A don Fortunato le tocó vivir muy de cerca la tragedia del tren en el túnel de la estación de Los Palancares, que se cobró cinco muertos y veinte heridos, ocurrida el 7 de noviembre de 1960. Ese día, el cura Fortunato Saiz se había acercado a Cuenca para recibir clases musicales del entonces organista, Miguel Martínez Millán. Así lo contaba: “No me enteré de nada hasta que regresé al pueblo para celebrar el Rosario por la tarde, y me lo dijeron en la iglesia. Pregunté cómo se iba a la estación con la moto y un vecino de La Melgosa me acompañó sentado atrás y llegamos al túnel con no pocas dificultades; la gente ya había salido y quedaba la Guardia Civil y gente de Renfe ayudando”. 

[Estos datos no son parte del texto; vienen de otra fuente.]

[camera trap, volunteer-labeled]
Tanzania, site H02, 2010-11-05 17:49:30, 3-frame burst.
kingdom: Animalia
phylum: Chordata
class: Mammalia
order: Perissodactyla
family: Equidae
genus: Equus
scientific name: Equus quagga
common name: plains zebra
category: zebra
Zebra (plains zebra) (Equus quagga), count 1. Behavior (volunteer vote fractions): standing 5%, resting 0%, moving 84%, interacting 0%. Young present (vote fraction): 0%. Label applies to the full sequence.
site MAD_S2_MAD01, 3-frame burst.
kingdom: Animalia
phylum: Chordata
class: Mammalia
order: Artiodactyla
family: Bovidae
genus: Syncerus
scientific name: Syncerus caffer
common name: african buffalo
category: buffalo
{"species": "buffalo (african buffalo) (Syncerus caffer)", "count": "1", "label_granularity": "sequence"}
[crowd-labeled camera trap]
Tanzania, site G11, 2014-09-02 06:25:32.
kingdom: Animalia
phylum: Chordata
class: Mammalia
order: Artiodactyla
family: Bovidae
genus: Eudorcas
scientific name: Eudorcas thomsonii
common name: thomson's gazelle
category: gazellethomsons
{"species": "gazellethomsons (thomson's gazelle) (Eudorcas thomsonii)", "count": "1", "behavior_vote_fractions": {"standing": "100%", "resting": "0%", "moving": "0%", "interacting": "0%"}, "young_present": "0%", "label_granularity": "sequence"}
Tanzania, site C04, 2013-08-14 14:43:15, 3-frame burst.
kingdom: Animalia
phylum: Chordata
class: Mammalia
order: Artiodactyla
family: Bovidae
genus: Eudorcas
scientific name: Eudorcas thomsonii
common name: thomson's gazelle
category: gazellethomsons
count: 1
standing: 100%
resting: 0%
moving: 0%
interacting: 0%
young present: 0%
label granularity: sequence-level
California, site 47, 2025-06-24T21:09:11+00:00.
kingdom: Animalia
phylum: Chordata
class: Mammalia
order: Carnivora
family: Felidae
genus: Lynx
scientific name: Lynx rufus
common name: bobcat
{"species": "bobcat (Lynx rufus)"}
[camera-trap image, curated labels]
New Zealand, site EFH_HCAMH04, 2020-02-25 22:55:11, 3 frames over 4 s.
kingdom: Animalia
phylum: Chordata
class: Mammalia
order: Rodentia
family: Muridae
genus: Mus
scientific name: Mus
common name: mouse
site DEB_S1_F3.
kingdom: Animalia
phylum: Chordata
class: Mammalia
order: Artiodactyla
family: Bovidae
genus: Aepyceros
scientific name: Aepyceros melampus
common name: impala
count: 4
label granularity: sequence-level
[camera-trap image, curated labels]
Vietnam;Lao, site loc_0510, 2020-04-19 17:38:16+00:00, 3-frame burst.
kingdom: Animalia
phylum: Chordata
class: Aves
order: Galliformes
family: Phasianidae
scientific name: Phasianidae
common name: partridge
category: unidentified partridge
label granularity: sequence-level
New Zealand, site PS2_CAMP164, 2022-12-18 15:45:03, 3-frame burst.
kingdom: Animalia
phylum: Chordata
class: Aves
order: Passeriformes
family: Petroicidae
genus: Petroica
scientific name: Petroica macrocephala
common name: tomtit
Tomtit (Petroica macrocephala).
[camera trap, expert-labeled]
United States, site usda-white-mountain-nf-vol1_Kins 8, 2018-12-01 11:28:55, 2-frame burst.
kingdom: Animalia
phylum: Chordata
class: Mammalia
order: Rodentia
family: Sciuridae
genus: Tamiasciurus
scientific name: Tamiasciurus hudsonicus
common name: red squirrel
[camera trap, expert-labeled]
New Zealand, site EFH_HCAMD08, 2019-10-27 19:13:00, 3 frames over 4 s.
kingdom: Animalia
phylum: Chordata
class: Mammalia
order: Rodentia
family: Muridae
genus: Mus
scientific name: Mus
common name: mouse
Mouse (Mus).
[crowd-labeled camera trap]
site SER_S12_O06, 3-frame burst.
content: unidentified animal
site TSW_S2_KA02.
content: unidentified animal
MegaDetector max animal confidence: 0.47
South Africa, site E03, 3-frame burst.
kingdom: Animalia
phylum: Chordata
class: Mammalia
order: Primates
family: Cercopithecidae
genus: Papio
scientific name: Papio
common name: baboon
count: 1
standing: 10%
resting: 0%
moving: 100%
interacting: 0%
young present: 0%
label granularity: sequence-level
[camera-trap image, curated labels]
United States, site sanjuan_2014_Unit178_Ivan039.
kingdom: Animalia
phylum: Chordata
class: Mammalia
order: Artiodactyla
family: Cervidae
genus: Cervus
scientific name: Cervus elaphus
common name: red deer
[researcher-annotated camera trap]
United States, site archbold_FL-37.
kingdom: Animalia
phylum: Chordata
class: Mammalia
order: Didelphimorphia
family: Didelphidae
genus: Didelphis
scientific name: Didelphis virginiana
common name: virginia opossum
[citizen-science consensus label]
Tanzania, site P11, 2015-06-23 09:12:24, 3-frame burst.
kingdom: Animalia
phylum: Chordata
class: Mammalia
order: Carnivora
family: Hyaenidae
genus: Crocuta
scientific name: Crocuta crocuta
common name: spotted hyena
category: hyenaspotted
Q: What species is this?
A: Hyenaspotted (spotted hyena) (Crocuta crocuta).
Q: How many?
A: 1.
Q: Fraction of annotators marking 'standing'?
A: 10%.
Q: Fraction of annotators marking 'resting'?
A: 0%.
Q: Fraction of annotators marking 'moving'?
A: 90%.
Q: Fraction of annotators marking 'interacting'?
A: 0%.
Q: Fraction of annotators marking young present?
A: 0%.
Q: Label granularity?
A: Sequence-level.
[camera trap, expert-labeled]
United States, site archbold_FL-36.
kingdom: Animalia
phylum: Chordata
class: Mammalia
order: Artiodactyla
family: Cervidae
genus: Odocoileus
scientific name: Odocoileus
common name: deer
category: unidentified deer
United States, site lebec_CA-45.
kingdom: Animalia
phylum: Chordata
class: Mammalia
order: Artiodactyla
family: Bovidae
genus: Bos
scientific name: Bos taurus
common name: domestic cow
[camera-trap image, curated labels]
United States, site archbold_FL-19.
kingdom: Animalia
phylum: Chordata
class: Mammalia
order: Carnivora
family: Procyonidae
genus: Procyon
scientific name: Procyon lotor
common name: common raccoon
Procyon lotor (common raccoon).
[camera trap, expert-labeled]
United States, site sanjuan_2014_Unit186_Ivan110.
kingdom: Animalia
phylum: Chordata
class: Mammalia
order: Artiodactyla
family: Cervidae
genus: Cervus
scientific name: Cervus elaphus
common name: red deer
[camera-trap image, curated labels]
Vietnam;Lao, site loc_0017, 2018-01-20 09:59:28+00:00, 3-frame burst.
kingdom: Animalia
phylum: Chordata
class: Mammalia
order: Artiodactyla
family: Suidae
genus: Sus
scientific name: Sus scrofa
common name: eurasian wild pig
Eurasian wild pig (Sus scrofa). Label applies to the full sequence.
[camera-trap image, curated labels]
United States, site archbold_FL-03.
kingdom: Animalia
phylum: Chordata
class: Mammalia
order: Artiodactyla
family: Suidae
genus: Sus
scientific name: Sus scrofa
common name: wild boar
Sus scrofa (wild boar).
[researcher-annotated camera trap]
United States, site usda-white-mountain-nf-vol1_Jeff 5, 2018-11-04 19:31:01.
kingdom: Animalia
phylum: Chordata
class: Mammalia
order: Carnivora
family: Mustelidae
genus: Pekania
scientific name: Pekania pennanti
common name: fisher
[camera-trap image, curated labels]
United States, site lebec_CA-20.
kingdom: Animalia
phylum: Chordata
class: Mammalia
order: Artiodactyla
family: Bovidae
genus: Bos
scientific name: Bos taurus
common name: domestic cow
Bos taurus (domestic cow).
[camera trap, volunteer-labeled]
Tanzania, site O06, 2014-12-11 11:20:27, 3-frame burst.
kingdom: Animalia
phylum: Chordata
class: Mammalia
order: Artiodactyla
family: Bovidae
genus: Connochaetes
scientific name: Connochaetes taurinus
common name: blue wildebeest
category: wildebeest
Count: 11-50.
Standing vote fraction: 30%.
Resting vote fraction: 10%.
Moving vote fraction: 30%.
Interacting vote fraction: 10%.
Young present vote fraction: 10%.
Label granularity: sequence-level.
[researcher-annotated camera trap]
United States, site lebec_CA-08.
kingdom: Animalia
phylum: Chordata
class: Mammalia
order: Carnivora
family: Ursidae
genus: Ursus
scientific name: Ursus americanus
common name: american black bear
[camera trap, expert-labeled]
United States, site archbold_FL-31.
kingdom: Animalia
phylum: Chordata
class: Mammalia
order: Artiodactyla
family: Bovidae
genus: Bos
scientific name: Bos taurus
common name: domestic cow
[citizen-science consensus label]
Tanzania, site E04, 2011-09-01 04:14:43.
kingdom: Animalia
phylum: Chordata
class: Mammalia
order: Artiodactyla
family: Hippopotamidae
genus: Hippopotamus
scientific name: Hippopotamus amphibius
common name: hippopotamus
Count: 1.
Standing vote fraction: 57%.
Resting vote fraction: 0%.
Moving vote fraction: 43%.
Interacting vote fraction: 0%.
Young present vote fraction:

“Pasamos a la estación de Los Palancares y allí estaban los cadáveres a los que di el Sacramento de la extremaunción. Cuando hice la señal de la cruz en el cadáver de la mujer, que tuve que destapar sin saber aún que era Vicenta García, me llevé una gran impresión que nunca olvidaría, porque era amiga de mi hermana. Me quedé de piedra”, me comentaba en el cincuentenario del accidente.

Fortunato Saiz de la Iglesia, con sus estudios musicales concluidos, pasaría a ocupar la plaza de maestro de capilla de la Catedral como canónigo, adscrito durante algunos años a la parroquia de San Esteban. En el año 1980 aceptó dirigir el recién creado Coro del Conservatorio, no sólo para actuaciones diferentes durante el año, sino sobre todo para cantar el Miserere en las escalinatas de San Felipe, hasta el año 2000.También cabe resaltar su amplia trayectoria como profesor en el Seminario Conciliar de San Julián y su aportación musical como maestro de capilla del templo catedralicio, avalando además con su sapiencia y consejo, la recuperación de los distintos órganos de la Catedral.